Les fonctionnaires travaillent moins… surtout les profs !

  • C’est vrai que les professeurs ont davantage de vacances … Mais c’est seulement en apparence parce qu’en fait, leur temps de travail annuel est de 1607 heures comme toute personne travaillant 35 heures par semaine ! Et de nombreuses études, y compris menées par l’administration, ont montré que dans la réalité, les profs dépassent largement leur horaire annuel, ce qui est aussi le cas de nombreux autres fonctionnaires, comme de nombreux travailleurs du privé. Mais chez le professeur, c’est sans espoir du moindre RTT.
  • Quant à l’absentéisme, là encore, les études y compris officielles sont unanimes : les fonctionnaires de l’État sont moins absents que la plupart des autres salariés. Il s’agit bien sûr des absences pour congé maladie, pas de celles liées à une demande de leur employeur d’aller assurer une autre tâche (convocation à un examen, à un concours, à une réunion, à une formation, …). Contrairement à ce que l’on croit, si un élève n’a pas de prof, ce n’est pas parce ce dernier serait plus souvent que d'autres en congé… mais parce que les moyens pour enseigner dont dispose le service public aujourd’hui sont insuffisants.
  • Les fantasmes sur les cohortes d’enseignants qui ne feraient rien ou pas grand-chose sont sans fondement. Tout comme l’épisode de juin 2020 où certains médias accusaient les enseignants de ne pas vouloir reprendre le travail à la fin du premier confinement. Le ministre, soucieux de se dédouaner de toute difficulté dans la reprise après confinement avait évoqué une enquête … dont les résultats ont montré l’inanité de ces attaques médiatiques et le fort engagement des enseignants dans cette période des plus complexes où la progressivité de la reprise a été guidée par de multiples facteurs et non du fait de l’absence des enseignants.

Les fonctionnaires ont une meilleure retraite

  • Là encore les études convergent. Il n’y a pas d’avantage intrinsèque du fonctionnaire. Malgré les différences de mode de calcul (25 meilleures années versus 6 derniers mois), le taux de remplacement, c’est à dire la part des revenus conservée dans la pension, est quasi équivalent. Et si la moyenne des pensions est plus élevée dans la fonction publique d’État, c’est une conséquence du niveau de qualification, particulièrement perceptible chez les enseignantes et enseignants.
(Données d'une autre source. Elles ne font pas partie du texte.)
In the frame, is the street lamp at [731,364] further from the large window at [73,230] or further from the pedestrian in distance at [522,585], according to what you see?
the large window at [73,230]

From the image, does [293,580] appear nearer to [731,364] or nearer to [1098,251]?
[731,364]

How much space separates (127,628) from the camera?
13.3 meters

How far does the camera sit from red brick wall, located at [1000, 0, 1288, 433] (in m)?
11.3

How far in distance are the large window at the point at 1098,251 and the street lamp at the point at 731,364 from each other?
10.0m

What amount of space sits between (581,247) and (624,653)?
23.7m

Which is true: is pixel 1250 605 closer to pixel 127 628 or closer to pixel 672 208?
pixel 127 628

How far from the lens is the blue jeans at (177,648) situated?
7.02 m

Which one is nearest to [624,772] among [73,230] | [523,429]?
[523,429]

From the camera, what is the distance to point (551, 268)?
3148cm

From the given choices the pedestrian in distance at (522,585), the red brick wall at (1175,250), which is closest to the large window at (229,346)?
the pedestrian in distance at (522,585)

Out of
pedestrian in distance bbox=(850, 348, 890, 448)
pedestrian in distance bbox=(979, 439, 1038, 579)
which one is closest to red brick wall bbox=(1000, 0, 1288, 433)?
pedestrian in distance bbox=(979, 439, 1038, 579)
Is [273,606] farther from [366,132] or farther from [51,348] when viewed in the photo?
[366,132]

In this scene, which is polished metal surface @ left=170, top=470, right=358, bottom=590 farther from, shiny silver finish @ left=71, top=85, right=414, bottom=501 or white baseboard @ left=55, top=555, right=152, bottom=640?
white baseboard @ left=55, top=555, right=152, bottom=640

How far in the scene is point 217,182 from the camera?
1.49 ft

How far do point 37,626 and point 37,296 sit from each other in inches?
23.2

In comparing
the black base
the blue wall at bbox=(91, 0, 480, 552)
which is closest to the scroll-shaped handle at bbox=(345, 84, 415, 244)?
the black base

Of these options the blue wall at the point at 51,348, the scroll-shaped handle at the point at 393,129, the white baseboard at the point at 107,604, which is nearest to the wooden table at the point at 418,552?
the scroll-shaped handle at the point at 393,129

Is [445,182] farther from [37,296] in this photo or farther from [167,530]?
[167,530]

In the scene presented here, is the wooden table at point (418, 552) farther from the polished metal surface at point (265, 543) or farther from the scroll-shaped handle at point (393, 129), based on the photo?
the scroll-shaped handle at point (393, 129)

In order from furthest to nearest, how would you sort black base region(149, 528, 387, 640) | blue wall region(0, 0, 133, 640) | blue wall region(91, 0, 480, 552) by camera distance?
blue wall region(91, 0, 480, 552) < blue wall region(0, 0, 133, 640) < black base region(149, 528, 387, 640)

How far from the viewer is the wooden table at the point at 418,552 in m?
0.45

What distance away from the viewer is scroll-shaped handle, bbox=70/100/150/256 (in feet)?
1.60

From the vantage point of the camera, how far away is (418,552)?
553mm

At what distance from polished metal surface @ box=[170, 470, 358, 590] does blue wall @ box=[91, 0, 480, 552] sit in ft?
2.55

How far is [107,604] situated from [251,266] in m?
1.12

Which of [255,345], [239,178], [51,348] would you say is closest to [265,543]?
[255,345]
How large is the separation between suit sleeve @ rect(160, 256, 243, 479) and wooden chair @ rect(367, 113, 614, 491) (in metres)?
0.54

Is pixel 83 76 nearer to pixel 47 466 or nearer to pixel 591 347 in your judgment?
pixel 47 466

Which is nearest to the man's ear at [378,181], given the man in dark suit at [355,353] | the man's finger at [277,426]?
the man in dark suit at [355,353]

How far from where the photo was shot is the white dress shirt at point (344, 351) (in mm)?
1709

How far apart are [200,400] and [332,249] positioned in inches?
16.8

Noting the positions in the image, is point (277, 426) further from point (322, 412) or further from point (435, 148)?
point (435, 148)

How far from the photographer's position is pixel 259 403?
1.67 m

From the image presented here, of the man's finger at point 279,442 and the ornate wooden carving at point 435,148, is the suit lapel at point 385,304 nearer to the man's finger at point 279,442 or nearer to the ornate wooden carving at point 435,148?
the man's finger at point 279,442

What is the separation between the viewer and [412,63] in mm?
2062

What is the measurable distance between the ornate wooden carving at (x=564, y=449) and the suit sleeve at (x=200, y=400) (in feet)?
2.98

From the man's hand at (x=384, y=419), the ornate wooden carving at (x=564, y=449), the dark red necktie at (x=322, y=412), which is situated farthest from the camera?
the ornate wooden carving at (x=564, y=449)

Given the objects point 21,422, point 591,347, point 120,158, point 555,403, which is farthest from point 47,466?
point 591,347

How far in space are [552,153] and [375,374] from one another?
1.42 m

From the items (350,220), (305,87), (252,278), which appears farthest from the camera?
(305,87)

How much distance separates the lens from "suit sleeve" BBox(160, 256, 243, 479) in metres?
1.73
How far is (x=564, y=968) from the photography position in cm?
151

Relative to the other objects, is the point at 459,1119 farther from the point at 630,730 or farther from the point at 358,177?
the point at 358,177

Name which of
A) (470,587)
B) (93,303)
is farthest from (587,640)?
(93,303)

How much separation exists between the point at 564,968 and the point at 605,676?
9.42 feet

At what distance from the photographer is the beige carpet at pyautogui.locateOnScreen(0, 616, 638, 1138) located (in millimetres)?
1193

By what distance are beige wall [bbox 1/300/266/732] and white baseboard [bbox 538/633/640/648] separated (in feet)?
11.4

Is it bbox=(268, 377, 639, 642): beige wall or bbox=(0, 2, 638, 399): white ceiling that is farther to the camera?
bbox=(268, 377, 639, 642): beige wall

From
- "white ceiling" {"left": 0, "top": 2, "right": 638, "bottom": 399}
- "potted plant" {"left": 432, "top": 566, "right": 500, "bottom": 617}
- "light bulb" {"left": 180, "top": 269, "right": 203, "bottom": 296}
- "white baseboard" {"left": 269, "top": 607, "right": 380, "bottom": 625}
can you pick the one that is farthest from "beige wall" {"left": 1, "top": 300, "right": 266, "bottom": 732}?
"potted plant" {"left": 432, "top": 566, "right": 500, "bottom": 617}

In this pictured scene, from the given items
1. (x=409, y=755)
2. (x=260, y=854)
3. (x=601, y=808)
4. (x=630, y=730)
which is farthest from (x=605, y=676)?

A l’inverse, la moyenne dans la Fonction publique territoriale est plus faible … cette fois-ci du fait d’un plus faible niveau de qualification.
  • Quant à l’âge de départ … rappelons qu’il est le même dans le public et dans le privé : 62 ans ! Sans doute davantage d’exceptions rendent possible un départ plus rapide dans la fonction publique mais il est peu utilisé dans les faits puisque la date de départ d’un agent public n’est que de quatre mois plus tôt que la date de départ d’un salarié privé.

En guise de digestif…

Et si, plutôt que de se jeter à la figure des anathèmes généralement fondés sur représentations stéréotypées que la réalité contredit à longueur d’études et de rapports, nous unissions nos efforts pour défendre ensemble un service public de qualité, capable de servir l’intérêt général et de lutter contre les inégalités. N’oubliez pas que le « fonctionnaire bashing » sert clairement les intérêts de ceux qui veulent substituer les principes de l’initiative privée et de la concurrence commerciale à ceux de l’action publique. Nous pouvons douter que cela soit au service du plus grand nombre, y compris de nos propres intérêts !

Dans un monde où la précarité ne cesse de se développer, où les inégalités ne cessent de croître, où de plus en plus nombreux sont celles et ceux qui ne parviennent plus à se nourrir, se loger, se soigner… chacune et chacun pourrait avoir à regretter, dans un avenir qui nous épargnera de moins en moins, à avoir contribué à décrédibiliser les services publics.